- Theatrical poster
- Directed by: Kirio Urayama
- Written by: Akira Hayasaka; Kirio Urayama;
- Based on: The Gate of Youth by Hiroyuki Itsuki
- Produced by: Sanezumi Fujimoto; Tokuko Miyako; Hiroshi Hariu;
- Starring: Ken Tanaka; Tatsuya Nakadai; Sayuri Yoshinaga; Shinobu Otake;
- Narrated by: Shoichi Ozawa
- Cinematography: Hiroshi Murai
- Edited by: Nobuo Ogawa
- Music by: Riichirō Manabe
- Production company: Toho
- Distributed by: Toho
- Release date: February 15, 1975 (Japan);
- Running time: 188 minutes
- Country: Japan
- Language: Japanese
- Box office: ¥548 million

= The Gate of Youth (1975 film) =

1975 Japanese film

The Gate of Youth (青春の門, Seishun no mon) is a 1975 Japanese drama film directed by Kirio Urayama from a story by Hiroyuki Itsuki. A direct sequel titled Seishun no mon: Jiritsu hen (青春の門: 自立篇, transl. The Gate of Youth: Part 2), also directed by Urayama, was released in 1977.

==Premise==
Mainly the story of Shinsuke and his stepmother, ranging from Shinsuke's infancy to his mid-teens. Coal workers and the Chikuo mines dominate nearly every aspect of the life of the characters. Shinsuke's father dies while bravely using dynamite to rescue a group of trapped Korean miners. Shinsuke must then grow up without a father in a world of poverty.

==Production==
Author Itsuki and director Urayama had disagreements over the casting and plot of the first adaptation of Itsuki's series. For instance, Itsuki originally opposed the casting of Keiko Takahashi as Azusa, though he changed his mind after meeting her.

==Release==
Despite these creative differences, The Gate of Youth made ¥548 million, making it the fifth highest-grossing film at the Japanese box office in 1975.
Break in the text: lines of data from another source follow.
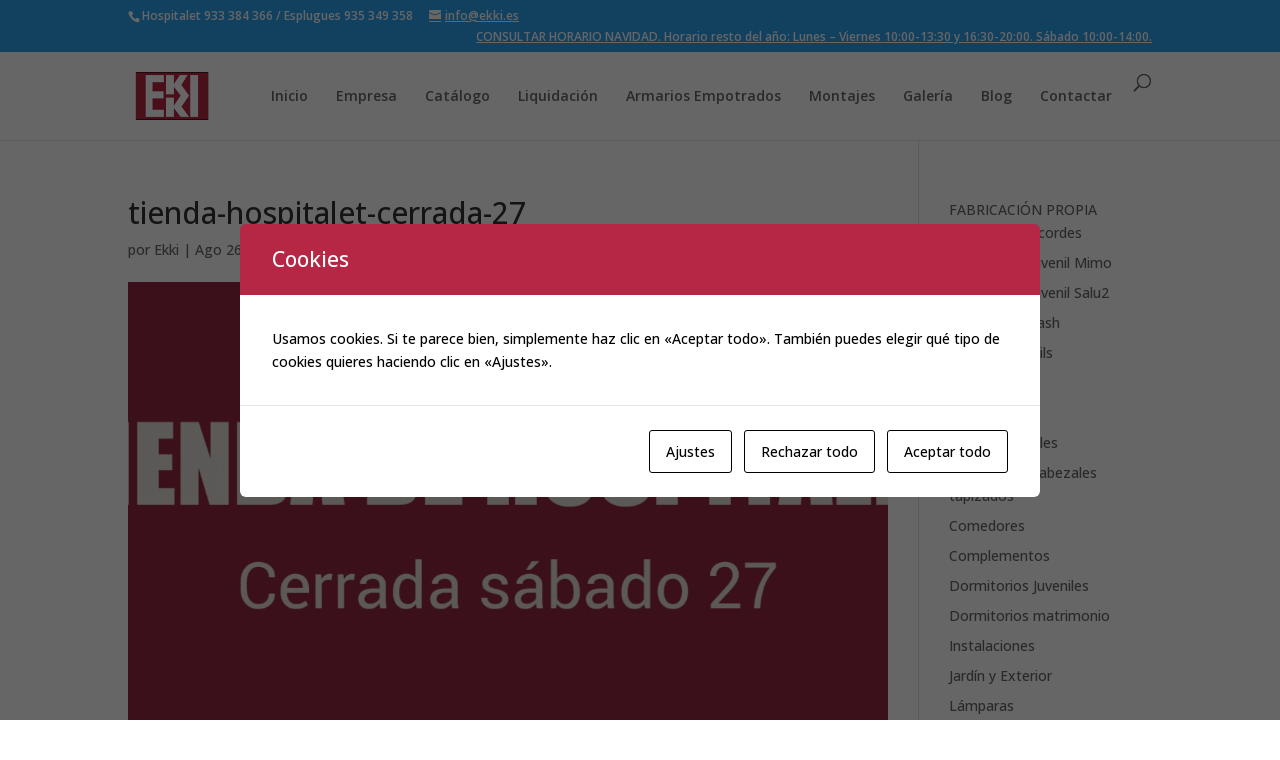

--- FILE ---
content_type: text/javascript
request_url: https://www.ekki.es/wp-content/uploads/cookies-and-content-security-policy-error-message.js?ver=2.29&mod=20250528104943
body_size: 2234
content:
var CACSP_COOKIE_NAME = 'cookies_and_content_security_policy';if (cacspMessages.cacspWpEngineCompatibilityMode === '1') {CACSP_COOKIE_NAME = 'wpe-us';}var cacspalways = "https://www.google.com/ https://www.gstatic.com/ https://secure.gravatar.com/ https://static.zdassets.com/ https://www.google.com/ https://www.gstatic.com/ https://secure.gravatar.com/ https://static.zdassets.com/ https://google-analytics.com/ https://*.google-analytics.com/ https://googletagmanager.com/ https://*.googletagmanager.com/ https://www.google.es/ https://*.google.es/ ";var cacspstatistics = "https://www.google.com/ https://www.gstatic.com/ https://secure.gravatar.com/ https://static.zdassets.com/ ";var cacspexperience = "https://www.google.com/ https://maps.google.com/ https://youtube.com/ https://*.youtube.com/ https://youtube-nocookie.com/ https://*.youtube-nocookie.com/ https://youtu.be/ https://www.gstatic.com/ https://secure.gravatar.com/ https://static.zdassets.com/ https://docs.google.com/ ";var cacspmarkerting = "https://www.google.com/ https://www.gstatic.com/ https://secure.gravatar.com/ https://static.zdassets.com/ https://googleads.g.doubleclick.net/ https://tpc.googlesyndication.com/ https://*.doubleclick.net/ ";if (Cookies.get(CACSP_COOKIE_NAME)) {cookie_filter = JSON.parse(Cookies.get(CACSP_COOKIE_NAME));if (cookie_filter) {var cacspAllowedDomains = cacspalways;jQuery.each(cookie_filter, function( index, value ) {cacspAllowedDomains += window['cacsp' + value];});jQuery(window).on('load', function() {cookiesAndContentPolicyErrorMessage(cacspAllowedDomains, 'https://www.ekki.es');});}} else {jQuery(window).on('load', function() {var cacspAllowedDomains = cacspalways;cookiesAndContentPolicyErrorMessage(cacspAllowedDomains, 'https://www.ekki.es');});}if (window.MutationObserver) {observer = new MutationObserver(function (mutations) {mutations.forEach(function (mutation) {mutation.addedNodes.forEach(function (node) {if (typeof node.getElementsByTagName !== 'function') {return;}var elements = node.querySelectorAll('iframe, object');var elementsArr = Array.from(elements);elementsArr.forEach(function () {cookiesAndContentPolicyErrorMessage(cacspAllowedDomains, 'https://www.ekki.es');});});});});observer.observe(document, {attributes: true,childList: true,attributeOldValue: true,subtree: true,});}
A sequel titled Seishun no mon: Jiritsu hen (lit. The Gate of Youth: Part 2) was released in 1977. Though that installment was also a success, the disagreements between director and author grew too big to overcome, and a planned third installment was scrapped. Itsuki then took the series to Toei, where it was remade in 1981.